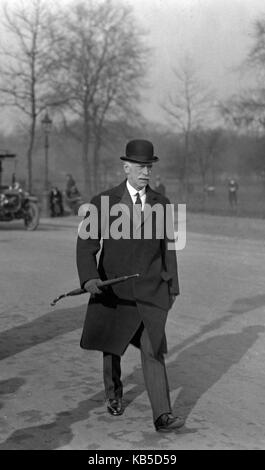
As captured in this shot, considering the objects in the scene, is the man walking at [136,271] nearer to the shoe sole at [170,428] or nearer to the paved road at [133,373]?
the shoe sole at [170,428]

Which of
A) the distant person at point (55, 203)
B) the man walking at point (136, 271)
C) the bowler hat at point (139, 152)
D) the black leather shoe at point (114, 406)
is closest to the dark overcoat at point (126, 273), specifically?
the man walking at point (136, 271)

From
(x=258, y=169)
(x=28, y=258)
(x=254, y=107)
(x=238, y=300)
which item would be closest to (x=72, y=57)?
(x=254, y=107)

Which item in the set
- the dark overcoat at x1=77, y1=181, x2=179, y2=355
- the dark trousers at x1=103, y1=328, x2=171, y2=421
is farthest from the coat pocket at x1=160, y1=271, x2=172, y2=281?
the dark trousers at x1=103, y1=328, x2=171, y2=421

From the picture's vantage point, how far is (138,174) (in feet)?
13.6

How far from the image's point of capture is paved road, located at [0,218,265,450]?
395 cm

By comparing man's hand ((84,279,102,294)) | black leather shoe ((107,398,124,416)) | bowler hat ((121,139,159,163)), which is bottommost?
black leather shoe ((107,398,124,416))

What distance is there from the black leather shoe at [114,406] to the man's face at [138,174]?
1.29 m

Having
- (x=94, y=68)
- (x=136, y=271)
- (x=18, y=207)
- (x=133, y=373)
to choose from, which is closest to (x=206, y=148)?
(x=94, y=68)

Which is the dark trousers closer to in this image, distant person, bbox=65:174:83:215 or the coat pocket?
the coat pocket

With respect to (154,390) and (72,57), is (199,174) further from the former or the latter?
(154,390)

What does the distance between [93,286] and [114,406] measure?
0.80 meters

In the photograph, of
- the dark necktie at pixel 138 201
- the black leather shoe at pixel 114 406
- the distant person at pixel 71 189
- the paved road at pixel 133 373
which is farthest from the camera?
the distant person at pixel 71 189

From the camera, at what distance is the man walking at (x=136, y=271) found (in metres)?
4.11

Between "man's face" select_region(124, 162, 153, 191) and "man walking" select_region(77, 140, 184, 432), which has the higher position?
"man's face" select_region(124, 162, 153, 191)
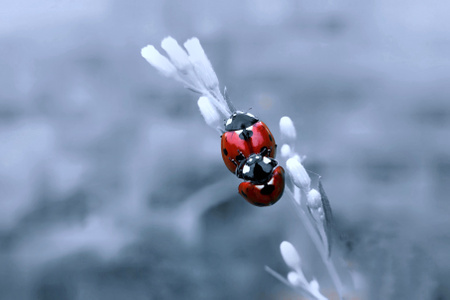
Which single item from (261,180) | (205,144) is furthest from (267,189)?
(205,144)

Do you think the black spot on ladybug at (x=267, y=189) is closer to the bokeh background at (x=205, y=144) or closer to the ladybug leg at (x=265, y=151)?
the ladybug leg at (x=265, y=151)

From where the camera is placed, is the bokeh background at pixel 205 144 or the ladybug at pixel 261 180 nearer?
the ladybug at pixel 261 180

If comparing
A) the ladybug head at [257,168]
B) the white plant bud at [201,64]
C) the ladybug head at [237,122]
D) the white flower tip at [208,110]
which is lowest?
the ladybug head at [257,168]

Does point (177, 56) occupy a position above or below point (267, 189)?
above

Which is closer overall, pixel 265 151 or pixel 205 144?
pixel 265 151

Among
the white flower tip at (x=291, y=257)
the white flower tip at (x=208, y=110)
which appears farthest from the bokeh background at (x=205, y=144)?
the white flower tip at (x=208, y=110)

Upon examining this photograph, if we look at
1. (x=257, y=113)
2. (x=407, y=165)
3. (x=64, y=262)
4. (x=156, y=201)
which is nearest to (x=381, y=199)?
(x=407, y=165)

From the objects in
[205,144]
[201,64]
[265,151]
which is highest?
[201,64]

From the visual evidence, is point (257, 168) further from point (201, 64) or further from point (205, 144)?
point (205, 144)
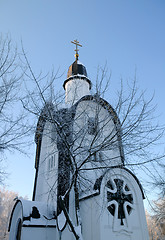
========
TASK GOAL → Retype all of the data above word for word, leaving out the pictures.

CORRECT OUTPUT →
As captured in this shot, considering the objects in the scene, is the man walking at [136,271] nearer to the shoe sole at [170,428] or nearer to the paved road at [133,373]?
the shoe sole at [170,428]

Which of
A) the distant person at point (55, 203)
B) the man walking at point (136, 271)
C) the bowler hat at point (139, 152)
D) the black leather shoe at point (114, 406)
is closest to the dark overcoat at point (126, 273), specifically?
the man walking at point (136, 271)

From
(x=258, y=169)
(x=28, y=258)
(x=254, y=107)
(x=238, y=300)
which item would be closest to (x=72, y=57)?
(x=254, y=107)

Which item in the set
- the dark overcoat at x1=77, y1=181, x2=179, y2=355
- the dark trousers at x1=103, y1=328, x2=171, y2=421
is farthest from the coat pocket at x1=160, y1=271, x2=172, y2=281?
the dark trousers at x1=103, y1=328, x2=171, y2=421

From the picture's vantage point, how far is (138,174) (in feet)?
13.6

How far from the image's point of capture is paved road, located at [0,218,265,450]?
395 cm

By comparing man's hand ((84,279,102,294)) | black leather shoe ((107,398,124,416)) | bowler hat ((121,139,159,163)), which is bottommost?
black leather shoe ((107,398,124,416))

What distance is there from the black leather shoe at [114,406] to the man's face at [138,174]?
1.29 m

Having
- (x=94, y=68)
- (x=136, y=271)
- (x=18, y=207)
- (x=133, y=373)
to choose from, which is closest to (x=206, y=148)?
(x=94, y=68)

Which is the dark trousers closer to in this image, distant person, bbox=65:174:83:215 or the coat pocket?
the coat pocket

With respect to (154,390) and (72,57), is (199,174) further from the former or the latter?
(154,390)

What does the distance between [93,286] and [114,406] measure?
0.80 meters

In the photograph, of
- the dark necktie at pixel 138 201
- the black leather shoe at pixel 114 406
- the distant person at pixel 71 189
- the paved road at pixel 133 373
which is farthest from the camera?
the distant person at pixel 71 189

From the camera, at what distance is the man walking at (x=136, y=271) found (in metres)?
4.11

Between "man's face" select_region(124, 162, 153, 191) and "man walking" select_region(77, 140, 184, 432), which has the higher position?
"man's face" select_region(124, 162, 153, 191)
Which single item from (261,180) | (205,144) is furthest from (267,189)?
(205,144)

Do you think the black spot on ladybug at (x=267, y=189) is closer to the bokeh background at (x=205, y=144) or closer to the ladybug leg at (x=265, y=151)?
the ladybug leg at (x=265, y=151)

From where the camera is placed, is the bokeh background at pixel 205 144 or the ladybug at pixel 261 180 nearer?
the ladybug at pixel 261 180

If comparing
A) the ladybug head at [257,168]
B) the white plant bud at [201,64]
C) the ladybug head at [237,122]
D) the white flower tip at [208,110]
which is lowest?
the ladybug head at [257,168]

Does point (177, 56) occupy a position above or below point (267, 189)?
above

Which is closer overall, pixel 265 151 or pixel 205 144?
pixel 265 151

Among
the white flower tip at (x=291, y=257)
the white flower tip at (x=208, y=110)
which appears farthest from the bokeh background at (x=205, y=144)?
the white flower tip at (x=208, y=110)

Upon examining this photograph, if we look at
1. (x=257, y=113)
2. (x=407, y=165)
3. (x=64, y=262)
4. (x=156, y=201)
which is nearest to (x=381, y=199)?
(x=407, y=165)

From the objects in
[205,144]
[201,64]
[265,151]
which is highest?
[201,64]

From the visual evidence, is point (257, 168) further from point (201, 64) or further from point (205, 144)?
point (205, 144)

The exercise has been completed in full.